Monaco-Dortmund : les joueurs du Borussia espèrent "renverser" ce match pas comme les autres

LIGUE DES CHAMPIONS – L’AS Monaco reçoit le Borussia Dortmund ce mercredi soir. Une rencontre qui sera bien plus qu’un simple quart de finale retour de la compétition reine du football de clubs.

Des supporters lyonnais cagoulés fouettant à coups de ceintures des pères et des mères de famille, sous les yeux de leurs enfants venus encourager Besiktas au Parc OL jeudi. Des Turcs qui répliquent en arrosant les Lyonnais de bombes agricoles, provoquant un envahissement de terrain. Un autre envahissement de terrain, dimanche, pour insulter et molester les joueurs lyonnais sur la pelouse à Bastia. On n’oublie pas les trois charges explosives activées sur le passage du car des joueurs de Dortmund, mardi dernier, juste avant leur match de Ligue des champions contre Monaco. On l’oublie d’autant moins que les deux équipes se retrouvent ce mercredi soir sur le Rocher, pour le quart de finale retour, dans un contexte rendu encore plus tendu par les incidents susmentionnés survenus ensuite dans l’Hexagone, où un attentat terroriste vient d’ailleurs d’être déjoué ce mardi.

"Ce n’est pas une confrontation normale donc il ne devrait pas y avoir d’attentes"

Et le foot dans tout ça ? C’est désormais toute la question. Habituellement, la tension purement sportive qui entoure un match de ce niveau a quelque chose d’asphyxiant. Aujourd’hui, quand on y repense, on lui trouverait plutôt une certaine légèreté. Le Borussia Dortmund a ainsi débarqué dans le centre de Monaco, ce mardi, comme un cow-boy découvre les rues désertes d’une ville fantôme dans un vieux western : tous les alentours de l’hôtel ont été bouclés, inaccessibles à la moindre voiture, même les clients des palaces voisins étant interdits de circuler. Seuls les très nombreux policiers entourent les joueurs, ce qui doit à la fois les rassurer et les inquiéter.

Pour mémoire, les Allemands s’étaient inclinés 2-3 à domicile, dans le contexte que l’on sait, c’est-à-dire moins de 24 heures après le traumatisme des explosions. Sur les cinq cas précédents d'une équipe ayant perdu sur ce score dans son stade au match aller en phase à élimination directe de la Ligue des Champions, elle a toujours perdu. Sauf qu’en l’occurrence, il convient de relativiser. 

"Ce match va créer un lien"

"Nous savons que nos chances ne sont pas très élevées mais il y en a une. Nous en sommes conscients alors nous allons essayer de la saisir. Si l’équipe se souvient des choses extraordinaires que nous avons faites la semaine dernière, elle aura plus de force et de confiance. En battant Francfort samedi, les joueurs ont fait un travail incroyable, après ce qu’il s’est passé. Ils ont su gérer cette situation alors il reste cette chance de renverser la situation. Mais il n’y a pas d’attentes.
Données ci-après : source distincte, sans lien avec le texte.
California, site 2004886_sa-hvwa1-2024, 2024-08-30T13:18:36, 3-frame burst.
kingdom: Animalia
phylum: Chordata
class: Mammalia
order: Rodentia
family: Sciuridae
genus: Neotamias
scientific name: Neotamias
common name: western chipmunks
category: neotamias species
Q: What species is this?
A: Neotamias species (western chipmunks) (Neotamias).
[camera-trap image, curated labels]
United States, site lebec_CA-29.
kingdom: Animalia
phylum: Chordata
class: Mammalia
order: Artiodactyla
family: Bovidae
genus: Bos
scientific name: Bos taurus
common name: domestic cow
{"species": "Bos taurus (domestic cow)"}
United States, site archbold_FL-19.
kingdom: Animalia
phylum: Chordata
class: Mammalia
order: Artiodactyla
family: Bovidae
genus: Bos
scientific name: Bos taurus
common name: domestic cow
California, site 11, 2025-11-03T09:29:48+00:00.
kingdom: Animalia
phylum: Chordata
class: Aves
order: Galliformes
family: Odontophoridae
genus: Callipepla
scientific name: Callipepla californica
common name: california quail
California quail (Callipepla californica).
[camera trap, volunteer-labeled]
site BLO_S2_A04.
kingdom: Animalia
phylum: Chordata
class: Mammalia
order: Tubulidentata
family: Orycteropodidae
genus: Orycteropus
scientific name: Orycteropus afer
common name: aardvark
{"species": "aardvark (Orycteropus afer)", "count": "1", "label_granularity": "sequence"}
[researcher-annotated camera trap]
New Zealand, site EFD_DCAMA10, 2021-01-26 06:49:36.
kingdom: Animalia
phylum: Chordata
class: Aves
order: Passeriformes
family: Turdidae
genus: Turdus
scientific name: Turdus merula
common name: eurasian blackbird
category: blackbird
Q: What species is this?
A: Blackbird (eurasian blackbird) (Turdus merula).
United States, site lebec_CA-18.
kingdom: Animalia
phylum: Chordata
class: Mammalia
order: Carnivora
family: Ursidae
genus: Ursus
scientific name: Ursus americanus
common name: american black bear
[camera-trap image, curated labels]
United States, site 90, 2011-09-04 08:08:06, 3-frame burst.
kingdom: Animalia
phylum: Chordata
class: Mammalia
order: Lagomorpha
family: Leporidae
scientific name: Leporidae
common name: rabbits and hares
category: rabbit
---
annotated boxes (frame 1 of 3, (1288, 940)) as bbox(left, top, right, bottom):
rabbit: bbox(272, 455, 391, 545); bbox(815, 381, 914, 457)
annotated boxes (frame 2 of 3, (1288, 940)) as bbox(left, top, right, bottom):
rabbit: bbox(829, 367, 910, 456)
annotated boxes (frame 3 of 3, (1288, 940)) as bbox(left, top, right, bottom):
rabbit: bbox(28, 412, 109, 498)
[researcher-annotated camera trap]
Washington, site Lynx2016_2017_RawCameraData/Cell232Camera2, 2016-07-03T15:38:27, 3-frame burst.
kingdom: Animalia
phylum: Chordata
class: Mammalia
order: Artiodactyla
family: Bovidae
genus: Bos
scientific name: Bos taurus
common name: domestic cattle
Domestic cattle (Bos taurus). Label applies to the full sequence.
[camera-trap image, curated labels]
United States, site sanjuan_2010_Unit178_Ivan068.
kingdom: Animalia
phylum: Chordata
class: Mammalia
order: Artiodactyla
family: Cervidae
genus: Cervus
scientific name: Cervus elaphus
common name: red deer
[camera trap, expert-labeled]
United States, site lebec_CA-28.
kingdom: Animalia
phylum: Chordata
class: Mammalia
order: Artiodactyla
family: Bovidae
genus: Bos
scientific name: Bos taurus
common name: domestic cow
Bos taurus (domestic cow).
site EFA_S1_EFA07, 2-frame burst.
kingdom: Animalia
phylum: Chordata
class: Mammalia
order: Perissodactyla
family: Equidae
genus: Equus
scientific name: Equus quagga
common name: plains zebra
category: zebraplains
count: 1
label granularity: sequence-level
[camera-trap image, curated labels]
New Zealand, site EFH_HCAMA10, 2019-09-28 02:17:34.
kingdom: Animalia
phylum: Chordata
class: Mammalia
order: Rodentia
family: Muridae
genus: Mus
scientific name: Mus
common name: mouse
Dès l’instant où l’attaque s’est produite, tout le monde a su que nos chances allaient être réduites. Ce n’est pas une confrontation normale donc il ne devrait pas y avoir d’attentes", formule parfaitement Michael Zorc, le directeur sportif du Borussia, dans des propos repris par France Football.

Quoi de plus beau, finalement, que de n’avoir rien à perdre, et de jouer pour le seul plaisir du football ? Ce refuge, certes ponctuel, mais très exaltant, protégeant du reste de la vie. Quoi de plus beau ? Peut-être ce hashtag WelcomeBVBFans lancé sur les réseaux sociaux pour que les Monégasques répondent à l’hospitalité des Allemands, qui les avaient hébergés au moment du report du match aller, la semaine dernière. "Aucun supporter de Dortmund n’aura de mal à se loger, assure ainsi à L’Équipe l’administrateur de la page Facebook 'Daghe Monegu'. Je connais une quinzaine de personnes qui ont reçu des demandes : ‘On peut venir boire un verre ? Vous habitez où ?’Ce match va créer un lien. Ça fait dix ans que je vais à Louis-II, je n’ai jamais vu ça. Vu ce qui s’est passé, ça va être vraiment sympa, sans animosité, sans antagonisme." Un retour à l’essentiel.